3. Simple REST POST Request (/run)

Standard REST endpoint execution lacks any default connection monitoring inside FastAPI. To resolve this, we designed and implemented a 0% CPU Blocking Monitor mechanism inside /run:

mermaid
sequenceDiagram
    autonumber
    actor Client
    participant Server as REST API Handler
    participant Monitor as Disconnect Monitor (Task)
    participant Worker as Agent Worker (Task)
    participant Engine as ADK Runner Engine

    Client->>Server: POST /run (Payload)
    Note over Server: FastAPI parses full request body.
ASGI receive queue is now exhausted of body data.

    create participant Monitor
    Server->>Monitor: spawn monitor()
    Note over Monitor: Calls request.receive()
Blocks asynchronously (0% CPU)

    create participant Worker
    Server->>Worker: spawn worker()
    Worker->>Engine: runner.run_async()
    Engine-->>Worker: Yields Event 1

    Client-XServer: Client drops TCP socket connection!
    Note over Server: Uvicorn inserts 'http.disconnect' event into ASGI receive queue.

    Monitor->>Monitor: request.receive() wakes up instantly!
    Note over Monitor: Message type matches 'http.disconnect'
    Monitor->>Worker: worker_task.cancel()

    Worker->>Engine: Cancels pending await checkpoint
    Note over Engine: task.cancel() propagates CancelledError.
Aclosing context manager exits.
Generator Exit clears all subtasks.

    destroy Worker
    Worker-->>Server: Raises asyncio.CancelledError

    destroy Monitor
    Server->>Monitor: monitor_task.cancel() (finally block)

    Server->>Server: Checks request.is_disconnected() -> True
    Server-->>Client: Returns HTTP 499 (Client Closed Request)

Cooperative Concurrency Model

The endpoint handler isolates the synchronous iteration of the run_async generator into a nested coroutine called worker() and schedules it as an independent asyncio.Task:

python
worker_task = asyncio.create_task(worker())

Non-Polling Disconnect Monitor

Concurrently, it launches a monitor() task that calls:

python
message = await request.receive()
  • ASGI Buffer Property: Because standard FastAPI body parameters are fully resolved and parsed prior to the path handler's invocation, the ASGI receive queue has been completely exhausted of request payload. Under the ASGI specification, the only subsequent message that can arrive on the queue is http.disconnect when the connection is closed.
  • Zero CPU Consumption: Calling request.receive() blocks asynchronously inside the event loop, consuming 0% CPU (unlike periodic polling loops utilizing await request.is_disconnected() with asyncio.sleep(), which incur latency and execution overhead).
  • Instant Interruption: When the TCP connection is closed, the ASGI server immediately pushes a {"type": "http.disconnect"} message into the receive channel.

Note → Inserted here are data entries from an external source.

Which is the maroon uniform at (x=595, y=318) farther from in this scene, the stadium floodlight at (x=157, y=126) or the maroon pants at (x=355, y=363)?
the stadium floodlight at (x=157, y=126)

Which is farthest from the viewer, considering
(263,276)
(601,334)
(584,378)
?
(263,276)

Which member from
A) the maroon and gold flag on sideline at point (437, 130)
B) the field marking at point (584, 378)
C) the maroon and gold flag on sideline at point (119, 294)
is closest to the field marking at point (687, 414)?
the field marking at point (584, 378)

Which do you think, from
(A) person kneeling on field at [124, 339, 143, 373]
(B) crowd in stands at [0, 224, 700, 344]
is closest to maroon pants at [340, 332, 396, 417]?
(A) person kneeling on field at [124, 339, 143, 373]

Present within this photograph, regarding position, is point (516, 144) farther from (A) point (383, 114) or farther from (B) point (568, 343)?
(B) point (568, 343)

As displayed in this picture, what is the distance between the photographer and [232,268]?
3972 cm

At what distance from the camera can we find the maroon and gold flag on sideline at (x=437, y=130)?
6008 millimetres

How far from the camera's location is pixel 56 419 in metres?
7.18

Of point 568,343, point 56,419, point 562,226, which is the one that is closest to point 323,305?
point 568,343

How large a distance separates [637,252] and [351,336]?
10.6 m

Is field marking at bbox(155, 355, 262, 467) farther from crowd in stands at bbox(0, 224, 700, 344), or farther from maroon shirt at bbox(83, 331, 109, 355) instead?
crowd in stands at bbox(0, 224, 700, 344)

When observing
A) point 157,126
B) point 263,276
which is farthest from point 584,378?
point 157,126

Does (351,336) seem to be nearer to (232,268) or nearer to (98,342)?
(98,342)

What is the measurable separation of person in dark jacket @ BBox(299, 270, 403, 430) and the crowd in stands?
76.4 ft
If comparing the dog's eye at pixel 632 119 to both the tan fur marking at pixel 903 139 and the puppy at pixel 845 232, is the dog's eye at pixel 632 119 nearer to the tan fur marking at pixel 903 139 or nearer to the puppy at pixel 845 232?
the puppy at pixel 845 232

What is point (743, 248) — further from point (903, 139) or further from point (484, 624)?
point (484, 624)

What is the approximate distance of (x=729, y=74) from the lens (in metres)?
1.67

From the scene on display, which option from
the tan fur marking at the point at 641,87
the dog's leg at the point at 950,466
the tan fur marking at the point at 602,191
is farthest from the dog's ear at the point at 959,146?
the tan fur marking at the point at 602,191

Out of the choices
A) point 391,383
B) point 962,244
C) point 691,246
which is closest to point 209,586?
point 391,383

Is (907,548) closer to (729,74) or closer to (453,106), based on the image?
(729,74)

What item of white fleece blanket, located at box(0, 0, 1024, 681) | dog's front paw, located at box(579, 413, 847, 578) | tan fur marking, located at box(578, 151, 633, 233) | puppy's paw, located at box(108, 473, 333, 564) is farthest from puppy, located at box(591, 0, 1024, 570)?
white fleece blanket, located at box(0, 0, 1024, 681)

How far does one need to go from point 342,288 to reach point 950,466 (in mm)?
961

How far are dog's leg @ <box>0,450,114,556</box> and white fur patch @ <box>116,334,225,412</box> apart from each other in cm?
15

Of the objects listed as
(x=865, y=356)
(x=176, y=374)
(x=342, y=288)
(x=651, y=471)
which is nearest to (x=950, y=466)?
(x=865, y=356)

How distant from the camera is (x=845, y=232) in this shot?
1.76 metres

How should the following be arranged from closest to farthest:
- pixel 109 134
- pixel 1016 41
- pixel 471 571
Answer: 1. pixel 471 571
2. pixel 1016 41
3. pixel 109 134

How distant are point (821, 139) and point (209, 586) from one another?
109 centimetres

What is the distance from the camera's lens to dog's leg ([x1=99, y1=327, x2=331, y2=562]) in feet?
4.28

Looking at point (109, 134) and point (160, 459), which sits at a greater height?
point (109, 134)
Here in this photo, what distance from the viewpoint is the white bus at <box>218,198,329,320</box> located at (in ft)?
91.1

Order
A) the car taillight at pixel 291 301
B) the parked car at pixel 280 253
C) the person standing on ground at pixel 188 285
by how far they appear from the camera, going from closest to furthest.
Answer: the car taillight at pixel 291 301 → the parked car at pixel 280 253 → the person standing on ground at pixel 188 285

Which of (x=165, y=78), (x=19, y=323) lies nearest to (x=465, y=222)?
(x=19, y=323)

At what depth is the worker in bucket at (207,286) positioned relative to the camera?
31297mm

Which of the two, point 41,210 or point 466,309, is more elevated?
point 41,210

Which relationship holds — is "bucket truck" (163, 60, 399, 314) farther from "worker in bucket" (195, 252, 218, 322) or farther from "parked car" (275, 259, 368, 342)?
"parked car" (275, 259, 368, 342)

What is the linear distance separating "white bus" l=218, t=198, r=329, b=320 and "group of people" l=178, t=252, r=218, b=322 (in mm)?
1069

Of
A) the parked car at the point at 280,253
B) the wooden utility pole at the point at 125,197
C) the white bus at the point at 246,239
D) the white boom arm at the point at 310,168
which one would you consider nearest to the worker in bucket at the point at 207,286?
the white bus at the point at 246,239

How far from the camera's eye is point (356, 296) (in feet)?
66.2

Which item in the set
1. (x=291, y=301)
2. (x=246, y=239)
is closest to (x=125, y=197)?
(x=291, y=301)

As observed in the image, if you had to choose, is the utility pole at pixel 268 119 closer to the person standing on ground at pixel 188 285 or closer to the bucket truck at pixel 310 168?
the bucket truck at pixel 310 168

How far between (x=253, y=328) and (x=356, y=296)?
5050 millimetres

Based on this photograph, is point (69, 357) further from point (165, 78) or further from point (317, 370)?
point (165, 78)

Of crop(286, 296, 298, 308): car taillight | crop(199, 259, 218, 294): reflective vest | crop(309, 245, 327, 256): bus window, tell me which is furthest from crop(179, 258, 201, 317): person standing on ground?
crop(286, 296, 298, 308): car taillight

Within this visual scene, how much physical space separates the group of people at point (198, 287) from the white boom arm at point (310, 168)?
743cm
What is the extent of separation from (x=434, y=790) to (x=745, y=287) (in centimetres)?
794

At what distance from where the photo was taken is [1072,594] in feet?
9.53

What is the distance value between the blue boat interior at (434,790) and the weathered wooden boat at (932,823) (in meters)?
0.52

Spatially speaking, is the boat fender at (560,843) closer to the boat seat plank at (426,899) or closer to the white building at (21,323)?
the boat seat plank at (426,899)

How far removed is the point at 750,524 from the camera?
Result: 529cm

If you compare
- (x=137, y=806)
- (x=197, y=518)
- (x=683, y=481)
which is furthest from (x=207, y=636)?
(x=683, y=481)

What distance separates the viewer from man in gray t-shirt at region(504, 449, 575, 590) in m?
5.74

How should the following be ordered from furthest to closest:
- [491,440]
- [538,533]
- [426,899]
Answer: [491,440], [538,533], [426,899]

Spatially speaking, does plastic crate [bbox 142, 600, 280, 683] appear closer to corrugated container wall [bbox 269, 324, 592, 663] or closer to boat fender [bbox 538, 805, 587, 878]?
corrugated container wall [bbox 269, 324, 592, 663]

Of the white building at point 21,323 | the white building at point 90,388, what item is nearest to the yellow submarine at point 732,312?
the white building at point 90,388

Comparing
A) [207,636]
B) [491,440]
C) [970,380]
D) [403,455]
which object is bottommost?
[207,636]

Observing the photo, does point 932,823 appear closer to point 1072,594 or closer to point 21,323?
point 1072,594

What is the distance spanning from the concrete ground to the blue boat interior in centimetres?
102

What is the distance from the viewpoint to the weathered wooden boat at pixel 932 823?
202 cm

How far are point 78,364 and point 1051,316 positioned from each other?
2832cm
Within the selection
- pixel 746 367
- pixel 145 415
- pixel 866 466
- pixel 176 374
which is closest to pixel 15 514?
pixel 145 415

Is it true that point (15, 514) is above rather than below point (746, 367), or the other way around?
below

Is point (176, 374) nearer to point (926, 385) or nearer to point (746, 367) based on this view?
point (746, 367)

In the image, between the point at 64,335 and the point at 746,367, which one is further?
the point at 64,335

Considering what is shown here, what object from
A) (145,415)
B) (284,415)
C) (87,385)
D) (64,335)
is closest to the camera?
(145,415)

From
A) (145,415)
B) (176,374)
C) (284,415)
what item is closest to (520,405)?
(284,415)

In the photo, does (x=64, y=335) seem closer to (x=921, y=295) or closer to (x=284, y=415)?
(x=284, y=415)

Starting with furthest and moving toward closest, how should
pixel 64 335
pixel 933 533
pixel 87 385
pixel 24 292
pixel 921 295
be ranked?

The monitor task wakes up instantly and invokes worker_task.cancel().

Clean Termination & 499 Response Serialization

  • Task Cancel Propagation: Cancelling worker_task raises asyncio.CancelledError inside whatever asynchronous task the workflow runner is currently awaiting (such as standard httpx Gemini API calls, database reads, or sandbox tool execution).
  • Generator Cleanup: The cancellation bubbles up to the handler's Aclosing(runner.run_async(...)) context manager (where Aclosing is a backward-compatibility re-export of Python's standard contextlib.aclosing). Exiting the block triggers aclose(), throwing a GeneratorExit inside the generator. The finally block in the runner immediately cancels the underlying root node execution task, resolving all background scheduler closures.
  • Graceful Suppression: If asyncio.CancelledError is allowed to bubble up out of the FastAPI application, Uvicorn logs an ugly and alarming stack trace (ERROR: Exception in ASGI application). To prevent log pollution, our handler catches the CancelledError, validates that the connection was indeed dropped via await request.is_disconnected(), and returns a clean, standard Response(status_code=499) (Client Closed Request). In FastAPI, returning a custom Response object bypasses serialization type validation and halts error propagation cleanly, resulting in a clean traceback-free log.